The first random variable is the number of copies of each cell within each group, and I have the distribution for this, and from this I can get the other random variable which is the distribution of frequency of each cell within each group, and so to answer your question, yes both these random variables are real numbers.

EDIT: I'll try and give an example in the next post
 
Last edited:
  • #6
Example:

I have 2 sets, A and B. The two possible elements in each set are x and y. In each replicate of the experiment there are going to be a random number of x and y in each set. My aim is to get the distribution of frequency of x and y from the combined set A U B. For example the following might be the output for 2 repliactes of the experiment:

Replicate 1
Set A = {x, y, x, x, x, y} (Freq of x = 4/6 , Freq of y = 2/6)​
Set B = {y, x ,x, x} (Freq of x = 3/4 , Freq of y = 1/4)​
Set (A U B) = {x, y, x, x, x, y, y, x ,x, x} (Freq of x = 7/10 , Freq of y = 3/10)​

Replicate 2
Set A = {y, x, y, y, y} (Freq of x = 1/5 , Freq of y = 4/5)​
Set B = {y, y, x, x, x, y} (Freq of x = 3/6 , Freq of y = 3/6)​
Set (A U B) = {y, x, y, y, y, y, y, x, x, x, y} (Freq of x = 4/11 , Freq of y = 7/11)​


So basically from the above experiments I already know the following theoretical information:
1) The distribution of the number of copies of x and y within each set A and B
2) The distribution of the frequency of x and y within each set A and B

What I need to get using the above two pieces of information is the distribution of frequency of x and y in the set (A U B)??
Hope this makes it clearer
 
  • #7
What threw me off was your statement that each of X and Y is Normal.

Let f = Freq(X in A) and 1 - f = Freq(Y in A).
Let g = Freq(X in B) and 1 - g = Freq(Y in B).

Let C = AUB.

Then Freq(X in C) = (f * #A + g * #B)/#C and Freq(Y in C) = 1 - Freq(X in C).

Does this work?
 
  • #8
EnumaElish said:
Then Freq(X in C) = (f * #A + g * #B)/#C and Freq(Y in C) = 1 - Freq(X in C).

Does this work?

Yes, the above formula will probably work for anyone replicate, but I'm looking for the distribution of "Freq(X in C)".

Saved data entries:
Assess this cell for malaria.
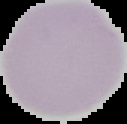
Uninfected.

Image is 127×124 pixels. From a thin blood smear. Segmented cell region on a black background.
Report the malaria status of this cell.
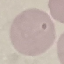
It is uninfected.

Summary:
  - Stain: Giemsa
  - Preparation: thin blood smear
  - Capture: smartphone camera at the microscope eyepiece
  - Image type: automatically extracted cell patch, resized to 64 × 64 pixels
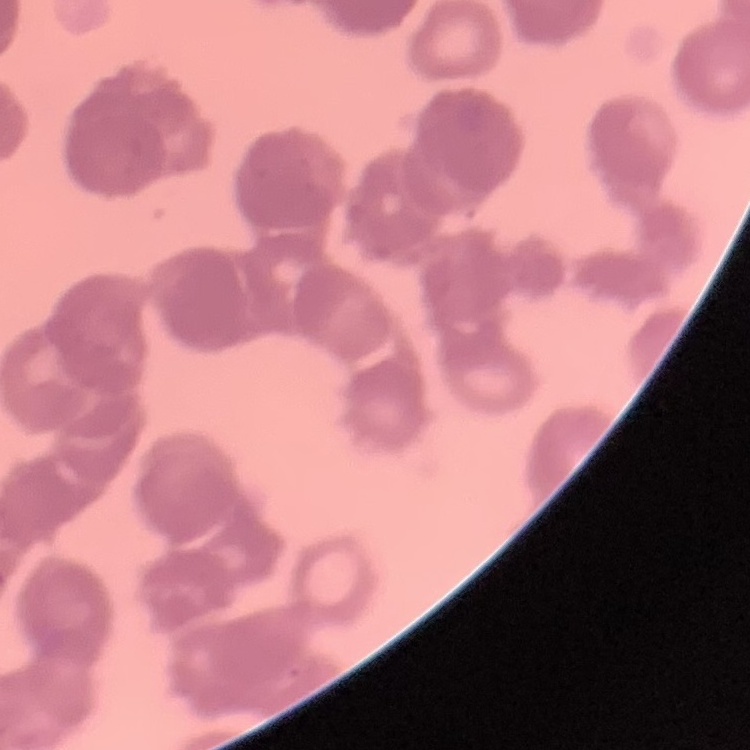
erythrocyte morphology = rouleaux formation
image type = square crop of a larger photomicrograph
stain = Field's or Giemsa
preparation = thin blood film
Give the position of every Plasmodium parasite.
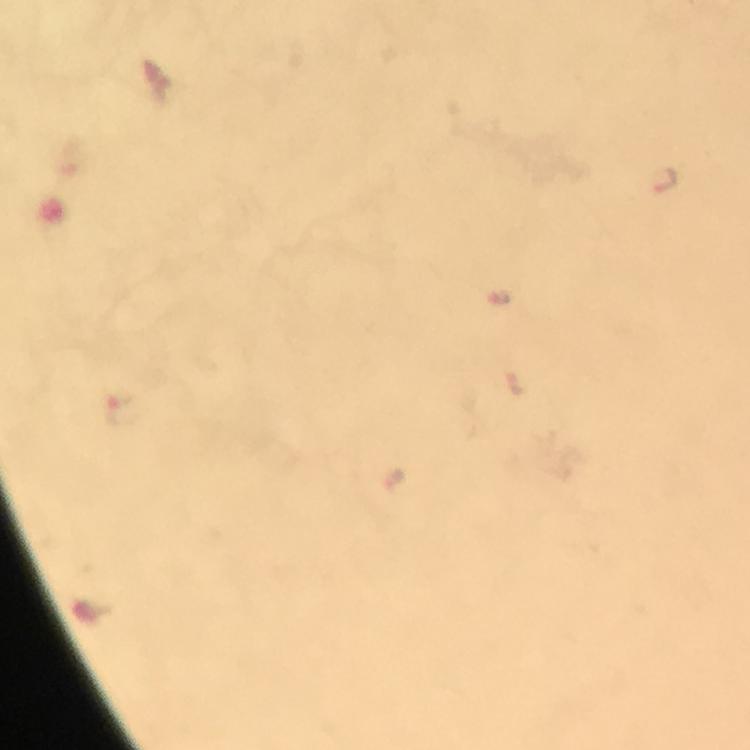
Approximate centers as [x, y] in pixels.
Plasmodium parasites: [123, 407].

Giemsa-stained preparation. Immersion oil applied. Image is 750×750 pixels. Cropped region of a single field of view. Smartphone photograph taken through a microscope. Thick blood film. From a malaria diagnostic workup. At 100x magnification.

• **WRITTEN EXERCISE 1**
From the microscope slide records, copy out every line from the one with "It is uninfected." up to and including the one with "Plasmodium parasites: [123, 407].". Omit the pictures.
• **WRITTEN EXERCISE 2**
Write the next part of the forum discussion about the frequency distribution of x and y in the union of two sets, picking up after its final post.

• **REPLY 1**
It is uninfected.

Summary:
  - Stain: Giemsa
  - Preparation: thin blood smear
  - Capture: smartphone camera at the microscope eyepiece
  - Image type: automatically extracted cell patch, resized to 64 × 64 pixels
erythrocyte morphology = rouleaux formation
image type = square crop of a larger photomicrograph
stain = Field's or Giemsa
preparation = thin blood film
Give the position of every Plasmodium parasite.
Approximate centers as [x, y] in pixels.
Plasmodium parasites: [123, 407].

• **REPLY 2**
For instance, in your formula above, all the variables in the top line (ie. f ,#A, g, #B) are random variables, of which I know the mean and variance and also have an expression for the full distribution of all 4 variables. (In fact all 4 can probably be approximated by Normal distributions).

Anyway using the information available from these 4 random variables, can I get the distribution of "Freq(X in C)" ??

I don't think I can use your above forumla? I may be able to use it to get the mean of "Freq(X in C)", but for example what would be the variance of "Freq(X in C)" be??
 
  • #10
EnumaElish said:
I assume each of f and g is positive.

f and g are random varibales that describe the distribution of frequencies, so I'm not sure how you would define a positive random variable. But if it helps you can assume that their means and variances are alsways positive. (Out of curiouisty how would you define a positive random variable?)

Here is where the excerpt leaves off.